Chemin faisant, Mme d’Oyrelles sentait croître son agitation. Elle savait bien que sa démarche ne manquait point d’une certaine hardiesse, et il lui fallait toute l’intensité de sa tendresse à l’égard de Jeanne pour refouler une vieille timidité qui essayait de se réveiller. Mais elle n’y voulut pas songer. Elle se souvint d’avoir entendu dire à son mari que la bravoure n’aimait pas la réflexion et n’excluait pas la peur. « Entendons-nous : la peur des braves ! » ajoutait le colonel. « C’est ce que j’éprouve », pensait Mme d’Oyrelles en marchant d’un pas plus pressé que d’habitude.

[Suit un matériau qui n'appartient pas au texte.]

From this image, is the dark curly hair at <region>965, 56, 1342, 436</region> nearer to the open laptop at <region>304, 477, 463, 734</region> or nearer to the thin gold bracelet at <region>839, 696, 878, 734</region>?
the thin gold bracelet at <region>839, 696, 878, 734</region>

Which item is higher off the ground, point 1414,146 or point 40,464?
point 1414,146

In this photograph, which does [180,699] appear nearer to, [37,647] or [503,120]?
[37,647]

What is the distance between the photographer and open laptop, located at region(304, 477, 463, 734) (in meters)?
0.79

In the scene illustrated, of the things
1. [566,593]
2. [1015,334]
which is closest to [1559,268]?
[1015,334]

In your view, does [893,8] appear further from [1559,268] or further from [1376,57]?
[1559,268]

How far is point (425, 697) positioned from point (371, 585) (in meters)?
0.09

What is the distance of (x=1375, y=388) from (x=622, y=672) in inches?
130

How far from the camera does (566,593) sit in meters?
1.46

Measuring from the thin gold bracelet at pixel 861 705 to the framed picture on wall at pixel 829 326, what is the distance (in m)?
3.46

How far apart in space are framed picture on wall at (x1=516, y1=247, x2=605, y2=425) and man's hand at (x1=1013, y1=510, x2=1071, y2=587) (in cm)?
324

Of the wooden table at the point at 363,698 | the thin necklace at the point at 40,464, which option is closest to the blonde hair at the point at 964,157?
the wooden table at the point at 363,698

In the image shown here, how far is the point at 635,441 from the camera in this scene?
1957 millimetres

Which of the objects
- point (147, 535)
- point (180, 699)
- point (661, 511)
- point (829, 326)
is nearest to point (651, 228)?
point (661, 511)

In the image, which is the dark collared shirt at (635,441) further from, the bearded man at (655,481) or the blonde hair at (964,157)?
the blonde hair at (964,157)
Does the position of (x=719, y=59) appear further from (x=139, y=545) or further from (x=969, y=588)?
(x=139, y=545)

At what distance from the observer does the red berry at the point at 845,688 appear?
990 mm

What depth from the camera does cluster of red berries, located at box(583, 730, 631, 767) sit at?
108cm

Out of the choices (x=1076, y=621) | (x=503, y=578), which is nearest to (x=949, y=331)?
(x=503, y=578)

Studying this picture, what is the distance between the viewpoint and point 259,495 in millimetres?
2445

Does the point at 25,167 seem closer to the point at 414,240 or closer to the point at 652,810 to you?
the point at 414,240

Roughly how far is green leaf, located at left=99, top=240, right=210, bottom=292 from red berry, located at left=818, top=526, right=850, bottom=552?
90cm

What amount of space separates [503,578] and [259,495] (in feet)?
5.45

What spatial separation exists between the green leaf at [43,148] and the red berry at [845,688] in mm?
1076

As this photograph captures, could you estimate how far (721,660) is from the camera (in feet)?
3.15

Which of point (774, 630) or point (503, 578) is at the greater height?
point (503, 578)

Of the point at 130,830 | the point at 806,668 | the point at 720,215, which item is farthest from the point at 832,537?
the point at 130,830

Elle arriva au château sans rencontrer personne, et, dans le vestibule seulement, trouva Courtois. En reconnaissant Mme d’Oyrelles, Courtois parut content. Lui et Rosa suivaient attentivement ce qui se passait entre leurs maîtres, et ils étaient de moins en moins tranquilles. Ils avaient su, par le cocher, que le comte de Cisay était allé plusieurs fois de suite chez Mme Magnin, et ces visites, ajoutées à d’autres indices, leur avaient paru extraordinaires :

— C’est pour marier M. Bernard, avait dit Courtois. Mme Magnin a la main si heureuse.

— Bast ! répondait Rosa, croyez-vous que M. Bernard ait besoin qu’on le marie ? Quand il en sera temps, il fera bien son affaire tout seul. Il n’a que l’embarras du choix, et celle qu’il demandera pourra se vanter d’être chanceuse.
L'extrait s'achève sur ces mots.